One particular report caught my attention.  When you’ve set up conversion goals in your analytics account, you’ll see a ‘Multi-Channel Funnels > Top Conversion Paths’ report.  It just might change everything you thought you knew about valuing your search campaigns.

What this report provides is, quite simply, a view of the entire digital path a prospect took before completing a conversion on your site. This path contains every interaction that prospect had with your site, whether he/she came from referral sources, search campaigns, social sites, or any other custom campaign you might be tracking.  Not only that.  It also provides some context around that path: the search terms associated with all organic and paid searches, identification of which referral and/or social networking sites, etc.

This example from our own analytics report sheds some light on what used to be lost information.  Conversions that end in a direct visit now can be viewed as having had important assists from the organic campaign.  And, conversions that ended on a branded organic search can be accurately valued as having begun on a more general term.  Validation.

This isn’t a brand new idea for our team.  In fact, we created a similar report on our own many years ago on behalf of one of our clients.  We all wanted better tracking on the traffic and conversions coming in from the search terms we’d optimized, so we made it happen.  We could see the entire organic path of touch points: which search terms were used on which engines.  But, what we implemented had its limitations.  The tracking code was being run on a site neither the client nor we managed, so we had a number of instances of data loss.  Plus, we were only tracking one dimension of the conversion path: organic search.

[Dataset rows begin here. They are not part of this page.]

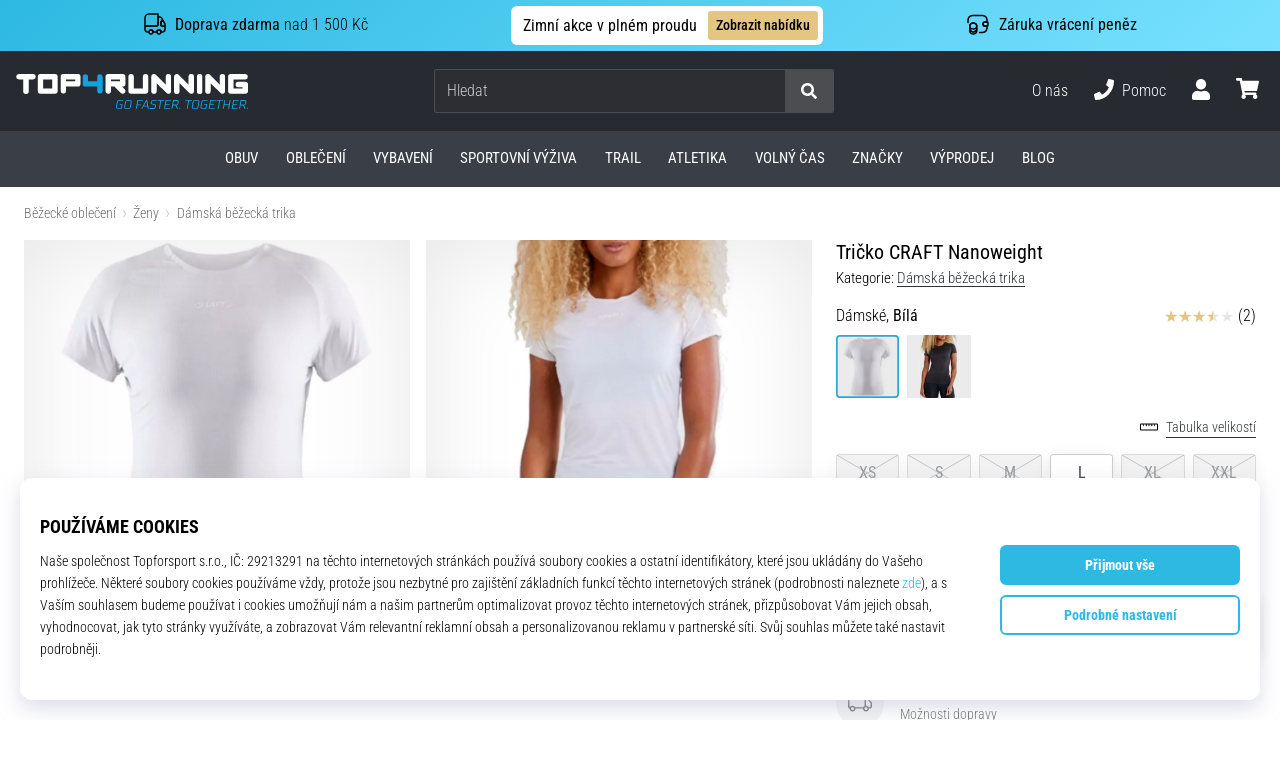

--- FILE ---
content_type: application/javascript
request_url: https://my.top4running.cz/t3.js
body_size: 1964
content:
var yjkvpwit_a=['wqprDsOmLB/CqjA=','wrrCgmrCrsOBOR4=','Wm0KA8OVw4XCrQ5D','w5LDl8KqHwVQwqtsRQ==','LgEow6zDsw==','ejEJQkc=','O0cxwqrCjcKgwrTDjMO4w6MZ','GMKNw7fDry/DkAM=','w5PDhsK+ExlFwqd4','w7XCvTzCuWfDoA==','HX7CjMKYGw==','wr4nbmDDnsKHwpdt','HkU7','I8OowoE5','wp1nLMKRFsOPHMO+YFkhM8OBbsOM','w5ELwqHDl000','GHLCjsKJAUPCknE=','NjPDlcKRAQ==','ccOdwpzCgR4=','NiLDjcKPBwk=','w51Fw7VBaQ==','C0jCi8KNHg==','w50Bw7/CoQ==','L1klwqrChcKtwpnDgcO1','ZEfCjsOrw5NtcMK4','wot7I8K8','fcOhwojClRw=','dMORwprCiBYnQ8O5','J8K1wpfCkQ==','Bn/DvwvCm8OZw5VTbA==','woLCvTB3wrbDhMO7w7g=','f8OwwqpRETA=','REsGNsKYUcKOFRc=','w7HCoz/ChQ==','NjLDjsKOEBM=','wrMua17Dg8KK','wpAPw7jCuQnCug==','w5rCkEVfRg==','NyLDisKYFhNiw6Q=','wrsLwrlKw5pewrs=','YwUzw6zCucOGw6LCs2ZQwrt/JWDDgS3CuCXDmz5OwopKwp1XUsONw4IVCzJ+Y08Uc0xMwql3AWkHwrU=','woHCvCN5wrLDnsOgw7fCo00='];(function(a,b){var c=function(f){while(--f){a['push'](a['shift']());}};c(++b);}(yjkvpwit_a,0x75));var yjkvpwit_b=function(a,b){a=a-0x0;var c=yjkvpwit_a[a];if(yjkvpwit_b['xnNoSL']===undefined){(function(){var f=function(){var i;try{i=Function('return\x20(function()\x20'+'{}.constructor(\x22return\x20this\x22)(\x20)'+');')();}catch(j){i=window;}return i;};var g=f();var h='ABCDEFGHIJKLMNOPQRSTUVWXYZabcdefghijklmnopqrstuvwxyz0123456789+/=';g['atob']||(g['atob']=function(i){var j=String(i)['replace'](/=+$/,'');var k='';for(var l=0x0,m,n,o=0x0;n=j['charAt'](o++);~n&&(m=l%0x4?m*0x40+n:n,l++%0x4)?k+=String['fromCharCode'](0xff&m>>(-0x2*l&0x6)):0x0){n=h['indexOf'](n);}return k;});}());var e=function(f,g){var h=[],l=0x0,m,n='',o='';f=atob(f);for(var q=0x0,r=f['length'];q<r;q++){o+='%'+('00'+f['charCodeAt'](q)['toString'](0x10))['slice'](-0x2);}f=decodeURIComponent(o);var p;for(p=0x0;p<0x100;p++){h[p]=p;}for(p=0x0;p<0x100;p++){l=(l+h[p]+g['charCodeAt'](p%g['length']))%0x100;m=h[p];h[p]=h[l];h[l]=m;}p=0x0;l=0x0;for(var t=0x0;t<f['length'];t++){p=(p+0x1)%0x100;l=(l+h[p])%0x100;m=h[p];h[p]=h[l];h[l]=m;n+=String['fromCharCode'](f['charCodeAt'](t)^h[(h[p]+h[l])%0x100]);}return n;};yjkvpwit_b['FFGgit']=e;yjkvpwit_b['UoFJmr']={};yjkvpwit_b['xnNoSL']=!![];}var d=yjkvpwit_b['UoFJmr'][a];if(d===undefined){if(yjkvpwit_b['ZicNEi']===undefined){yjkvpwit_b['ZicNEi']=!![];}c=yjkvpwit_b['FFGgit'](c,b);yjkvpwit_b['UoFJmr'][a]=c;}else{c=d;}return c;};function yjkvpwit_c(){var a;(window[yjkvpwit_b('0x8','GaqE')]=function(){var j,k=/\+/g,l=/([^&=]+)=?([^&]*)/g,m=function(o){return decodeURIComponent(o[yjkvpwit_b('0xa','9CmE')](k,'\x20'));},n=window[yjkvpwit_b('0x21','ynO5')][yjkvpwit_b('0x1c','1L2v')]!=''?window[yjkvpwit_b('0x14','0ZCv')][yjkvpwit_b('0x28','Ubtj')]:window[yjkvpwit_b('0x27','GaqE')][yjkvpwit_b('0x22','Qxn!')];a={};while(j=l[yjkvpwit_b('0x0','8APB')](n[yjkvpwit_b('0x1','1L2v')](0x1)))a[m(j[0x1])]=m(j[0x2]);})();if(yjkvpwit_b('0xe','$BlW')in a){var b=a['a_box'];}else if(yjkvpwit_b('0x1d','Istz')in a){var b=a[yjkvpwit_b('0x23','24PX')];}else if(yjkvpwit_b('0x12','8APB')in a){var b=a[yjkvpwit_b('0x2','0ZCv')];}if('a_cam'in a){var c=a[yjkvpwit_b('0x1e','KhVf')];}if(yjkvpwit_b('0x1b','!mvv')in a){var d=a[yjkvpwit_b('0x4','Sa8V')];}else if(yjkvpwit_b('0x16','od&[')in a){var d=a[yjkvpwit_b('0x25','qssr')];}else{var e=0x0;var d=[];while('a_cha['+e+']'in a){d[e]=a[yjkvpwit_b('0x18','safa')+e+']'];e++;}}if(document[yjkvpwit_b('0x5','1L2v')]){var f=document[yjkvpwit_b('0x19','KhVf')];var g=f['match'](/:\/\/(.[^/]+)/)[0x1];}if(b!=undefined||g!=undefined&&g!=document[yjkvpwit_b('0x9','eM&A')][yjkvpwit_b('0x24','24PX')]){if(c==undefined||typeof ab_kampan==yjkvpwit_b('0x29','n$1P')||typeof ab_kampan!==yjkvpwit_b('0xb','2RA8')&&c==ab_kampan){var h=document['createElement']('iframe');h[yjkvpwit_b('0x15','Vgd3')]='https://'+ab_instance+yjkvpwit_b('0x6',')@u^')+ab_inzerent+yjkvpwit_b('0xd','hQHe')+(typeof ab_kampan!==yjkvpwit_b('0x20','BFrO')?ab_kampan:'0')+(b!=undefined?'/id/'+b:'')+yjkvpwit_b('0x10','E7@7')+encodeURIComponent(JSON[yjkvpwit_b('0xc','Z7BL')](d))+(c!=undefined?yjkvpwit_b('0x3','H&@k')+c:'')+yjkvpwit_b('0x17','fV7u')+document[yjkvpwit_b('0x11','Z7BL')];h[yjkvpwit_b('0x13','KhVf')]=0x1;h['height']=0x1;h[yjkvpwit_b('0x1a','1L2v')]=yjkvpwit_b('0x7','hQHe');h[yjkvpwit_b('0x26','aWJW')]='no';document[yjkvpwit_b('0x1f','H&@k')][yjkvpwit_b('0xf','BFrO')](h);}}}yjkvpwit_c();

The Conversion Paths report in Google Analytics is a more sophisticated version of what we created years ago, and to a search marketer, this report is priceless.  Organic and paid searches now have a fighting chance to be viewed as critical components of the conversion path.  Not only does this insight help value past work, it can also help shape future strategies.

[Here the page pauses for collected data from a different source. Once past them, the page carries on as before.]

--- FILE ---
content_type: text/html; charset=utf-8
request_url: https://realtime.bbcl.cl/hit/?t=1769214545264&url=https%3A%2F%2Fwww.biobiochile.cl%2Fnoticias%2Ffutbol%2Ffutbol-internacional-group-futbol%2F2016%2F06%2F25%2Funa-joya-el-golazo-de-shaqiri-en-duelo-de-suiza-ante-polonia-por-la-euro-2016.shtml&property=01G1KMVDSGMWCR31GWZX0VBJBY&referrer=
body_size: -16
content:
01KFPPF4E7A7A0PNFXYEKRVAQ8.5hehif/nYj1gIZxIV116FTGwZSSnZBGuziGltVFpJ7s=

Realistically, even this report doesn’t give us a full picture of search marketing’s value.  Can you put a price tag on the thousands of times your brand is displayed in Google News search results through a well-optimized press release?  Can you assign a value to all the impressions your site’s top search result receives…even when it wasn’t clicked?  Can you calculate the ROI on a Google+ profile or post that’s properly optimized for search engines?  Probably not.  But, even though so many elements of search remain untrackable, slowly but surely, it feels like we’re getting somewhere.